2. Hulp aan de pester, in de vorm van gesprekken en afspraken en eventueel sociale vaardigheidstraining; De pesters hebben ook recht op hulp, zij zijn namelijk niet in staat om op een normale wijze met anderen om te gaan en hebben daar hulp bij nodig. Die hulp kan bestaan uit de volgende punten: Een gesprek waarin wordt aangegeven welk gedrag niet geaccepteerd wordt op school en welk gedrag wel gewenst is. Er wordt een schriftelijk verslagje van gemaakt. Een aantal vervolggesprekken onafhankelijk van de ontwikkelingen wat betreft het pesten waarin het gedrag besproken wordt. Een duidelijke straf die volgt als het pestgedrag toch weer voorkomt. Pestgedrag wordt binnen de bouw of het team gemeld zodat iedereen alert kan reageren.
3. Hulp aan de zwijgende middengroep en de meelopers, in de vorm van het mobiliseren van deze groep; Als de groep eenmaal in beweging is gebracht, hebben kinderen die pesten veel minder te vertellen. Dit in beweging brengen kan door zowel leerkracht als de ouders met de kinderen te laten praten over hun rol. 4. Hulp aan de ouders, in de vorm van achtergrondinformatie en adviezen; Voor de ouders van het gepeste kind is het van belang dat de school ernst maakt met de aanpak van het pesten. Met de ouders van het gepeste kind zal overleg zijn over de aanpak en de begeleiding van hun kind. De ouders van de pesters moeten absoluut op de hoogte zijn van wat er met hun kind gebeurt. Zij hebben er recht op te weten dat hun kind in sociaal opzicht bepaald zorgwekkend gedrag vertoont en dat daar iets aan gedaan moet worden.
De ouders van de zwijgende middengroep en de meelopers moeten zich bij de leerkracht kunnen melden als zij merken dat er een kind gepest wordt. Praten over pesten is fundamenteel iets anders dan klikken. Ouders kunnen hun kind daarin ondersteunen en begeleiden. 5. Hulp aan de leerkracht, in de vorm van achtergrondinformatie over het verschijnsel, signalen, oorzaken, gevolgen en concrete aanpakmogelijkheden.

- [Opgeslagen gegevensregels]
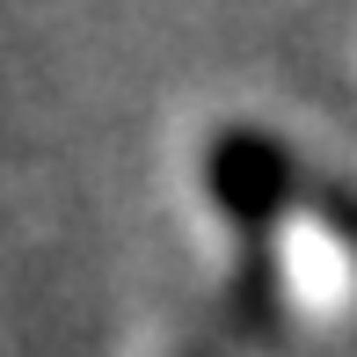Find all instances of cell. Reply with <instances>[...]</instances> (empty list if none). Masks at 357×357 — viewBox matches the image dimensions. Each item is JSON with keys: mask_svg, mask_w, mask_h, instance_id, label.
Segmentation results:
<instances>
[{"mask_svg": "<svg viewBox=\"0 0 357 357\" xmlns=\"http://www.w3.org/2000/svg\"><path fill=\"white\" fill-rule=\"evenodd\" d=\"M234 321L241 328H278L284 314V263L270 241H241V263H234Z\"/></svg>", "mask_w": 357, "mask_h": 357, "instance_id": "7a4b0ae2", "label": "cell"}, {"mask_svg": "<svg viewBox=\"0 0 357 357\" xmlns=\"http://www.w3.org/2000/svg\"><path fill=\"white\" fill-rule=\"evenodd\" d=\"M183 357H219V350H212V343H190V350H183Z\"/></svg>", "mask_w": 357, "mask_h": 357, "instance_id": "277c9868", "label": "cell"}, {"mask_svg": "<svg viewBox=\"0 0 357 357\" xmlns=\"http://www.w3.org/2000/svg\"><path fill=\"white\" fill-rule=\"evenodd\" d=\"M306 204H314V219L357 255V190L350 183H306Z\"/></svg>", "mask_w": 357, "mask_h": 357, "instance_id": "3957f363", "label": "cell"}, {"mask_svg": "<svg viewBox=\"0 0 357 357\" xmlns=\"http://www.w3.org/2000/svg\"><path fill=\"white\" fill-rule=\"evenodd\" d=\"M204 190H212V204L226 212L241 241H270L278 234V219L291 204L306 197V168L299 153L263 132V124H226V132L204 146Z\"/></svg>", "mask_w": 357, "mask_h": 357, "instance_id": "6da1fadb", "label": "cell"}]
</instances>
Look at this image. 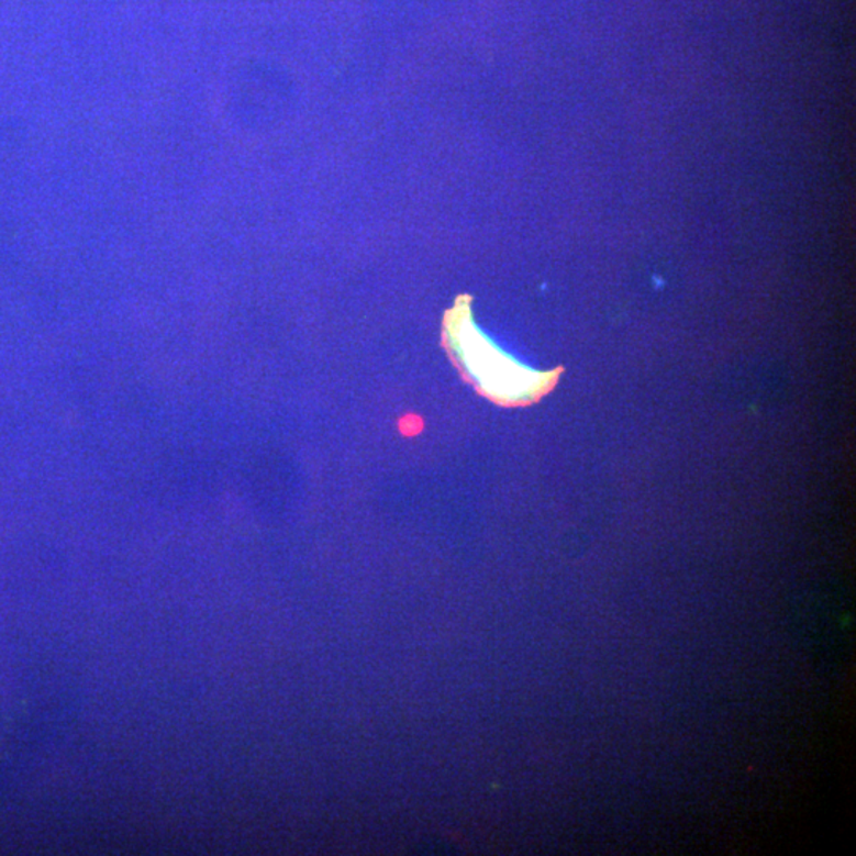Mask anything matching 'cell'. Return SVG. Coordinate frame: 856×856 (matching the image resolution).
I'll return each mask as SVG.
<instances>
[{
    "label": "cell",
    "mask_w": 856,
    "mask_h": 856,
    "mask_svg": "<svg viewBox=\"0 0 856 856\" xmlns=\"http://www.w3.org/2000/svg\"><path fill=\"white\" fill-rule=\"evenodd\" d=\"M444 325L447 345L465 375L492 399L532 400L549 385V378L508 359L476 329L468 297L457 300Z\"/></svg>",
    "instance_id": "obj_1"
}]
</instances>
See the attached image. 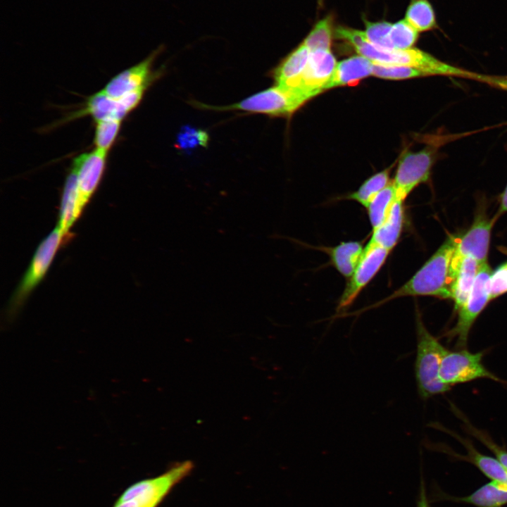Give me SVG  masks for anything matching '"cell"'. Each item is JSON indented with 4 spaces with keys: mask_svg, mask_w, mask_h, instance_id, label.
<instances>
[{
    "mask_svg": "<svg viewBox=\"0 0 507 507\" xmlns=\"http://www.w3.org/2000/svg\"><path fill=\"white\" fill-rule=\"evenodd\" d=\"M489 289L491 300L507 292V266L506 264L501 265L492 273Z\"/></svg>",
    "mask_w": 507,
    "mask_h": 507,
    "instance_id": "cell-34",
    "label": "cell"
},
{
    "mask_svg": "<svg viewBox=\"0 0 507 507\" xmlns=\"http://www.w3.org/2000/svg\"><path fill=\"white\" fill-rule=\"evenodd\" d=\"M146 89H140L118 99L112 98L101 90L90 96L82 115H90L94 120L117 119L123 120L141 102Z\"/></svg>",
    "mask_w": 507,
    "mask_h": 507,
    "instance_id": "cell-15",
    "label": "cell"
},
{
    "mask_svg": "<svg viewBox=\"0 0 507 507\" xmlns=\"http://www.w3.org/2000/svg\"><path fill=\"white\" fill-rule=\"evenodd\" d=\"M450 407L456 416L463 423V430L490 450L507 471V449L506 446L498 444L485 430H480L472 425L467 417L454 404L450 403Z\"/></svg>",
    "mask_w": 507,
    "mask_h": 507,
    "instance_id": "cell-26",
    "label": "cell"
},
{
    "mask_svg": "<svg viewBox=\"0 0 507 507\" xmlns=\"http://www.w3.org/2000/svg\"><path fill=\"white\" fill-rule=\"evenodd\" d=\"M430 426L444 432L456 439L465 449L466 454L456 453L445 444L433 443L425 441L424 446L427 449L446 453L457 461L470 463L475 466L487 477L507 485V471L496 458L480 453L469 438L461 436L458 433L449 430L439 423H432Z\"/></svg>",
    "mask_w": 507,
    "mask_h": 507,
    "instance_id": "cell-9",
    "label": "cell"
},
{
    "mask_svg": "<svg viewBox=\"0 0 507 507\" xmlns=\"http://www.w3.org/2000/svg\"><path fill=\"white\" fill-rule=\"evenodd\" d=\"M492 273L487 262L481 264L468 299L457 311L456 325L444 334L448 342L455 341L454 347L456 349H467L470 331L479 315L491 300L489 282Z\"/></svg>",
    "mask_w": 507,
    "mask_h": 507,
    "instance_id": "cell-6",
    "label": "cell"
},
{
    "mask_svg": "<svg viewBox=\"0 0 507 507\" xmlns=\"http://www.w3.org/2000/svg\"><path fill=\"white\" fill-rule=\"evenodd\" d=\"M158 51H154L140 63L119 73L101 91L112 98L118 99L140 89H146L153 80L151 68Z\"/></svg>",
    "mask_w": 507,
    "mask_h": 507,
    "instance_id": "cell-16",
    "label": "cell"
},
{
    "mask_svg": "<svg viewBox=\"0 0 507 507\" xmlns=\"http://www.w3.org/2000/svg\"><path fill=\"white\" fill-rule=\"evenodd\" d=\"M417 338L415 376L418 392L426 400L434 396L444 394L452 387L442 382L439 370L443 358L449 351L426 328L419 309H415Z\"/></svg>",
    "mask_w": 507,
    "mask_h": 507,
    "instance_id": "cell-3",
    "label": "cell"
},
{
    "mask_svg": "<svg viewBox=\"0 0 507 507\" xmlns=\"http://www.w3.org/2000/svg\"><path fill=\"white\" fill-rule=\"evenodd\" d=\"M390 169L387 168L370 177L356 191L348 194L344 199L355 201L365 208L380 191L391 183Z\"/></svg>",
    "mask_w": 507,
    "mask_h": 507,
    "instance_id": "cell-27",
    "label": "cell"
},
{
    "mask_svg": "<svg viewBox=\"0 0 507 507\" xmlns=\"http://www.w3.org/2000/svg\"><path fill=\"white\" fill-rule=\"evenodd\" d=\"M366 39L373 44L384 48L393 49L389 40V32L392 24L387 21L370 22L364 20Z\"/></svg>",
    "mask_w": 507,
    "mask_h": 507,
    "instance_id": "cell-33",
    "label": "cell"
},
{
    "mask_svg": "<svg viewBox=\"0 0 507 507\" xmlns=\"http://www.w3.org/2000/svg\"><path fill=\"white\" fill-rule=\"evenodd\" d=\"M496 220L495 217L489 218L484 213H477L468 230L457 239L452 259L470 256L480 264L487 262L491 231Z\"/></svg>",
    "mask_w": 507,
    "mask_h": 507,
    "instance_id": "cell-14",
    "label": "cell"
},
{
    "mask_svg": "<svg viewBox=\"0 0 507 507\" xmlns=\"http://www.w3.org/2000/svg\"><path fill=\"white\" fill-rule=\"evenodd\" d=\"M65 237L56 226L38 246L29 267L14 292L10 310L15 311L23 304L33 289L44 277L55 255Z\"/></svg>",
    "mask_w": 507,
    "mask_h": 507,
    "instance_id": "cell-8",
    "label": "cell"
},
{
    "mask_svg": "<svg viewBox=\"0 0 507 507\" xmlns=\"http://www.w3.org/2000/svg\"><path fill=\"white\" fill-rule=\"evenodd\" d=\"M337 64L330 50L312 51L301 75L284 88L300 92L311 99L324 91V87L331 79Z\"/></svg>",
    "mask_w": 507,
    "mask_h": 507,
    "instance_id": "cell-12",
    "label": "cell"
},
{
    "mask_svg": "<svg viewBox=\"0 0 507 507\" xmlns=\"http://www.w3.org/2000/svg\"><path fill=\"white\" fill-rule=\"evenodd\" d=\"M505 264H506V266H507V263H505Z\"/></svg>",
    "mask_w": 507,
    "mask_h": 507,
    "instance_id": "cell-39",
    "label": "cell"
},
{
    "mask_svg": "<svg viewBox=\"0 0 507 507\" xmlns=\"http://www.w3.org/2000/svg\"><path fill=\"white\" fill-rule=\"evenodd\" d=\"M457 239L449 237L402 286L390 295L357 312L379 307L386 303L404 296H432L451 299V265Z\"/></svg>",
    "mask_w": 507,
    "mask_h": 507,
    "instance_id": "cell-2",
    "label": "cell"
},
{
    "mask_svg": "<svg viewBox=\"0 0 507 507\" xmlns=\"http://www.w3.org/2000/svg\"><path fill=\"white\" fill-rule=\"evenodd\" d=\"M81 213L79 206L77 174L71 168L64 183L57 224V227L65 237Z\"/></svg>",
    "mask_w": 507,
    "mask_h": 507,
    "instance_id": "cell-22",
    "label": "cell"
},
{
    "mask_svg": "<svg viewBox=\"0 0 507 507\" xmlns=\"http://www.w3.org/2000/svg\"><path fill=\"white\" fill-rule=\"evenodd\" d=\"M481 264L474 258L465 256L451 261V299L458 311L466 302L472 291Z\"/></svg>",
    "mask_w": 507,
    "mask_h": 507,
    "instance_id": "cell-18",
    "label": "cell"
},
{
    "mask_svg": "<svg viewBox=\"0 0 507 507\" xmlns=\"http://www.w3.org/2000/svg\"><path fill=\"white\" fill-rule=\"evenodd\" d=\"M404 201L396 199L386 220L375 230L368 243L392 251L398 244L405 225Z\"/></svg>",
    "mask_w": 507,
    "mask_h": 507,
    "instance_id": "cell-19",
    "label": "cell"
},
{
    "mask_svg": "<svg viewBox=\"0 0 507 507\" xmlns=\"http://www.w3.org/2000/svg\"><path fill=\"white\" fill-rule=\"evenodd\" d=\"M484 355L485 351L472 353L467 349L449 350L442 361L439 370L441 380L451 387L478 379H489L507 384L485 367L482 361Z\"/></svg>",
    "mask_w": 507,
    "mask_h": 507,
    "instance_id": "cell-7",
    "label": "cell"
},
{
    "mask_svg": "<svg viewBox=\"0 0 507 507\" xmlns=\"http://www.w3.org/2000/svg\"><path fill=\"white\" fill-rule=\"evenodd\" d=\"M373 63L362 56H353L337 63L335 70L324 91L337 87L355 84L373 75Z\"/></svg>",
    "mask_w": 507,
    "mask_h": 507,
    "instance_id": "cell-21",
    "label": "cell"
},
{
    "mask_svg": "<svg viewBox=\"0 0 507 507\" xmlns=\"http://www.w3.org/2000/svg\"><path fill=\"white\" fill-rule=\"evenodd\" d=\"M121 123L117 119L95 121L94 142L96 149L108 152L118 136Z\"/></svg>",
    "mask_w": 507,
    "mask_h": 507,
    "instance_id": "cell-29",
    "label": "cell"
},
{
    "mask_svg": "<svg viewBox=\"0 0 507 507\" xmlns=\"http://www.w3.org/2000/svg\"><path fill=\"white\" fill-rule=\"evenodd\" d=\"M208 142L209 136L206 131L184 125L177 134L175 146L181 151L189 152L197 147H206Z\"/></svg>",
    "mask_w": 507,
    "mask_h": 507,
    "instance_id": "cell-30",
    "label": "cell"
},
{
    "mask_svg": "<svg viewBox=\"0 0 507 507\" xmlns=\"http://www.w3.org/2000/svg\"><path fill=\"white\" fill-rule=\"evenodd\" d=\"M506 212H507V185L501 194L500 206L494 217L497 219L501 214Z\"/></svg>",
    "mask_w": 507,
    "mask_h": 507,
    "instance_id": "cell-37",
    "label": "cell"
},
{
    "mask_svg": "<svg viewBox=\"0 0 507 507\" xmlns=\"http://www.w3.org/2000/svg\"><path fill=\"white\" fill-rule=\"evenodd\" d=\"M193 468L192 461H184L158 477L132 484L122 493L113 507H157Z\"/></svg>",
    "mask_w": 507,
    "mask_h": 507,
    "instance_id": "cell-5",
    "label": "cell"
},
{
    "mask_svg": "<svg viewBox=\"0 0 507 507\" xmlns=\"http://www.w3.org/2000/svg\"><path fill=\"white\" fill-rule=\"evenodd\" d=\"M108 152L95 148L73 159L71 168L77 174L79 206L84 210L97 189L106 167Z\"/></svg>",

- [REEKS OPDRACHTEN]
1. Wat is volgens de tekst over de aanpak van pesten fundamenteel iets anders dan klikken?
2. Schrijf alsjeblieft de tekst over de aanpak van pesten verder, te beginnen na de laatste zin.

- [ANTWOORDEN PER OPDRACHT]
1. Praten over pesten.

2.
5.Adviezen aan de ouders Adviezen aan ouders van gepeste kinderen: Als pesten niet op school gebeurt, maar op straat, kunt u de ouders van de pester opbellen en voorzichtig vragen er met hun kind over te praten. Gebruik daarbij als argument dat elk kind op straat veilig moet kunnen zijn. Niemand zal dat ontkennen Pesten op school kunt u het beste direct met de leerkracht bespreken. Ook kunt u bij de vertrouwenspersonen van de school terecht. Dit zijn Tanja Tooms en Tasja Brex. Als uw kind al lange tijd is gepest, vraagt dat om een uitgebreide aanpak. Neem contact op met de leerkracht, lees boeken en bekijk samen met uw kind beelden over pesten. Als u van uw kind er met niemand over mag praten, steun dan uw kind, geef het achtergrondinformatie en maak uw kind duidelijk dat de school het voorzichtig zal aanpakken. Beloon uw kind en help het zijn zelfrespect terug te krijgen. Stimuleer uw kind tot het doen van die dingen waarin het goed is en kan uitblinken. Wordt uw kind op de sportclub gepest door leeftijd of klasgenoten, vraag dan de leiding aan het pesten aandacht te besteden en met de kinderen te bespreken dat ieder kind op de club veilig moet zijn. Houd de communicatie open, blijf dus in gesprek met uw kind. Doe dat niet op een negatieve manier, maar geef adviezen om aan het pesten een einde te maken. (Een negatieve manier van vragen is bijvoorbeeld; wat is er vandaag weer voor ergs gebeurd?) Steun uw kind in het idee dat er een einde aan komt. Laat uw kind opschrijven of tekenen wat het heeft meegemaakt. Dit kan best emotionele reacties bij uw kind oproepen. Op zich is dat niet erg, als het maar hierbij geholpen wordt de emoties te uiten en te verwerken. Laat uw kind deelnemen aan een sociale vaardigheidstraining. Onze intern begeleiders, Wim Bos en Janneke Steenge, kunnen u daarbij helpen.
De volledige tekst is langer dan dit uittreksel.